Abnormal structures within the red blood cell
• Nucleated RBCs (NRBCs) are immature RBCs found in fibrosis or tumor; may be seen in severe anemia, myelofibrosis, in chronic low blood oxygen, thalassemia, cancers that involve the bone marrow
• Heinz bodies: enzyme (G6PD) deficiency, thalassemia, and autoimmune hemolytic anemia.
• Howell-Jolly bodies- found in people with sickle cell anemia, hemolytic anemia or megaloblastic anemia, and in patient with splenectomy
• Reticulocytes: Increased numbers of reticulocytes seen with glucose-6-phosphate dehydrogenase (G6PD) deficiency, acute blood loss, RBC destruction and in other conditions
• Siderocyte, sideroblast, ring sideroblast
• Basophilic stippling is found in heavy metal poisoning, nutritional deficiencies, or myelofibrosis.
• Cabot’s Rings

Stool hemoglobin test:
Fecal Occult Blood Test finds out if there is presence of microscopic blood in stool.

Hemoglobin electrophoresis:
This test diagnoses sickle cell anemia or thalassemia.

Iron level:
Serum iron is ordered for figuring out either anemia is iron related or not. The normal range of iron in blood is 60 to 170 mcg/dL
Transferrin level or iron-binding capacity (TIBC)
Transferrin is a protein that binds iron in the blood. The normal range for transferrin is 170 to 370 mg/dl.

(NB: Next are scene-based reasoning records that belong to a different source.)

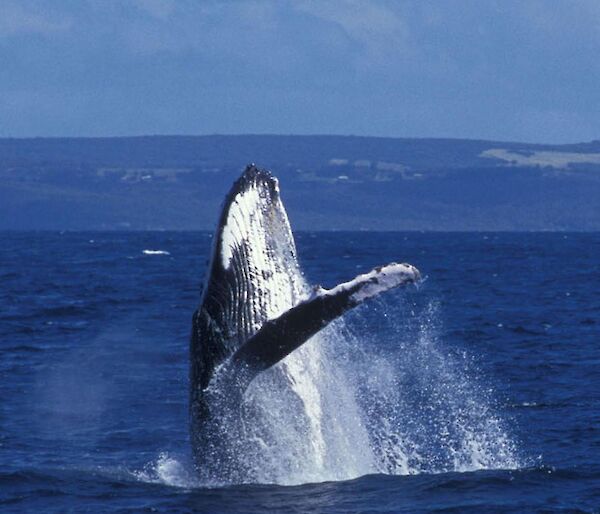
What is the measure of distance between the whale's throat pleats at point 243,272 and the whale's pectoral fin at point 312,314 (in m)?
0.33

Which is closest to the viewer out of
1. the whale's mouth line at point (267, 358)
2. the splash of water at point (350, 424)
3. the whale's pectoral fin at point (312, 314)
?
the whale's pectoral fin at point (312, 314)

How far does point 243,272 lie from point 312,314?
84 cm

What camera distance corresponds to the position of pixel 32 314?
105 feet

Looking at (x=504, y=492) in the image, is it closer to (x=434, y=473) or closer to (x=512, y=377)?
(x=434, y=473)

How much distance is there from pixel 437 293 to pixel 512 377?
→ 19353 mm

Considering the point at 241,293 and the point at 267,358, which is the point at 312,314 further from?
the point at 241,293

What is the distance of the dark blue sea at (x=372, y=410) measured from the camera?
41.3ft

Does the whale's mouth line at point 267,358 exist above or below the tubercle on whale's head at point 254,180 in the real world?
below

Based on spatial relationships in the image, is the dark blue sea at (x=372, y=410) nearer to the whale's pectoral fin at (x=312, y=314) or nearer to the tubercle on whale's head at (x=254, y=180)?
the whale's pectoral fin at (x=312, y=314)

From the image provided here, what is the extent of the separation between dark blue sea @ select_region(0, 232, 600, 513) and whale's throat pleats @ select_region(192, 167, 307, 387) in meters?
1.45

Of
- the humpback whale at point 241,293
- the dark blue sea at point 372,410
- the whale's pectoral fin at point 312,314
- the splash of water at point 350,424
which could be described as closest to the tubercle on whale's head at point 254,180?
the humpback whale at point 241,293

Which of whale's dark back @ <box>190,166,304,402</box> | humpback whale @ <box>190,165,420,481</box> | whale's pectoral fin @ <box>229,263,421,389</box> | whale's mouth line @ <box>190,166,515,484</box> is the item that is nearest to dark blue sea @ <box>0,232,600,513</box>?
whale's mouth line @ <box>190,166,515,484</box>

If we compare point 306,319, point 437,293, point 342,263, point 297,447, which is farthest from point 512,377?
point 342,263

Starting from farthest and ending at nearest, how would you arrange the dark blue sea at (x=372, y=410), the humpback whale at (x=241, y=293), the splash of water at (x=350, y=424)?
the dark blue sea at (x=372, y=410) < the splash of water at (x=350, y=424) < the humpback whale at (x=241, y=293)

Ferritin test helps to understand how much iron is storing in body.

Folate Test:
For diagnosing megaloblastic anemia Folate Test is advised.

Vitamin B12 Test:
Vitamin B-12 test is used to diagnose pernicious anemia.

Bilirubin is an enzyme produced from the breakdown of RBCs. The test is useful to diagnose hemolytic anemia.

Reticulocyte count:
Reticulocytes are immature red blood cells. The test is used to check erythropoiesis (formation of RBCs from bone marrow) and anemia.

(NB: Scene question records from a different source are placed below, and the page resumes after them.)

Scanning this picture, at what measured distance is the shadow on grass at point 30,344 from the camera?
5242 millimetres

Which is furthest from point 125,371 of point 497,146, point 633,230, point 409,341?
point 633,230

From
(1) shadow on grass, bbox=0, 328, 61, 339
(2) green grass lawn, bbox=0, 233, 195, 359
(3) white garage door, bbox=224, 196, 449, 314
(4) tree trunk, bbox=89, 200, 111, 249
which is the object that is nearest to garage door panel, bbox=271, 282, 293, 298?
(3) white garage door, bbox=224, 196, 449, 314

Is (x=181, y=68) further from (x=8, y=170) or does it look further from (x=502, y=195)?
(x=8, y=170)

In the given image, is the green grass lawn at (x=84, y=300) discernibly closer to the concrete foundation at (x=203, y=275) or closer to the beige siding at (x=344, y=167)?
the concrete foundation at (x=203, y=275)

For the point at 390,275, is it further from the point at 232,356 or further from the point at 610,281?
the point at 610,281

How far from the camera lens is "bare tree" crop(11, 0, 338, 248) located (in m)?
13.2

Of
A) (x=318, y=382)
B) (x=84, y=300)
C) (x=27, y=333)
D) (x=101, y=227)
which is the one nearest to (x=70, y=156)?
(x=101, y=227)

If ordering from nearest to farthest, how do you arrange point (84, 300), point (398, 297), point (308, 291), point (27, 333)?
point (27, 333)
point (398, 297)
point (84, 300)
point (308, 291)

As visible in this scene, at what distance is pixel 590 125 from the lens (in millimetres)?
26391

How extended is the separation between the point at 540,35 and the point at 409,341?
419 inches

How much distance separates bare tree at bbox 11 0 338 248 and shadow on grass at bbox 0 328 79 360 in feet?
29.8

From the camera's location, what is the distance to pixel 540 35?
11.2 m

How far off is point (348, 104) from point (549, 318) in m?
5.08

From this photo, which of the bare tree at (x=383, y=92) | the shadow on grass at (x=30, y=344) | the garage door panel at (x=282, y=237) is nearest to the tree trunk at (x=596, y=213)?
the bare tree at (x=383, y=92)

Bone marrow biopsy, Liver function tests, Lead level and Kidney Function test are also important.

Erythrocytes normal values
Erythrocytes count
The normal RBC range for men is 4.7 to 6.1 million cells per microliter (mcL).
The normal RBC range for women/ female is 4.2 to 5.4 million cells per microliter (mcL).

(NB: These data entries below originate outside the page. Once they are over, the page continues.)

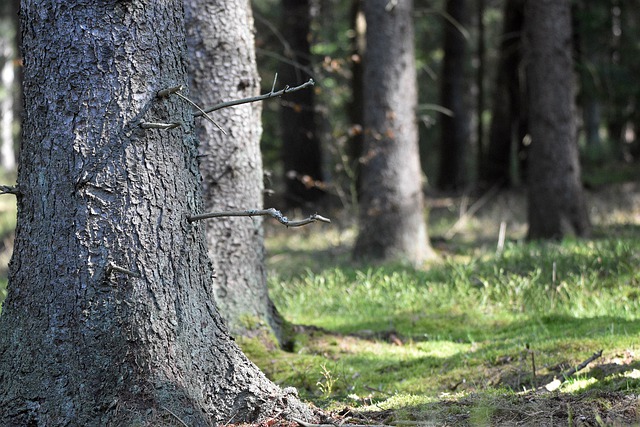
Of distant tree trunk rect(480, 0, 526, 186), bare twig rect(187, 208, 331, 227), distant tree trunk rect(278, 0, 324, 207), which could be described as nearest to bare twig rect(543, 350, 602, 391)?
bare twig rect(187, 208, 331, 227)

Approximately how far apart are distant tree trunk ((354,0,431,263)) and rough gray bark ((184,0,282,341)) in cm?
406

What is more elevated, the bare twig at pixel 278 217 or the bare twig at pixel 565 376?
the bare twig at pixel 278 217

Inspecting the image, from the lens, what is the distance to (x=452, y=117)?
1761cm

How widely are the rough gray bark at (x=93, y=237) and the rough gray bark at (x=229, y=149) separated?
1.79 meters

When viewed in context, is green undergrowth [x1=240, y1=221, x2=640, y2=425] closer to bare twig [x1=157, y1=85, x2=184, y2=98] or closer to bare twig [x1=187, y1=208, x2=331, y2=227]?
bare twig [x1=187, y1=208, x2=331, y2=227]

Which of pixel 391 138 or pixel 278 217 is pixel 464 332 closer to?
pixel 278 217

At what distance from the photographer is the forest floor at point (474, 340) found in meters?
3.60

Packed cell volume- the normal range of PCV is 0.40-0.55

The reference range for MCV (mean corpuscular volume) is 80-96 fL/red cell in adult.

The normal range for MCH (mean corpuscular hemoglobin, or mean cell hemoglobin) is between 27 and 33.2 picograms (pg).

MCHC stands for mean corpuscular hemoglobin concentration its normal range is 30-35 g/100ml of red cell.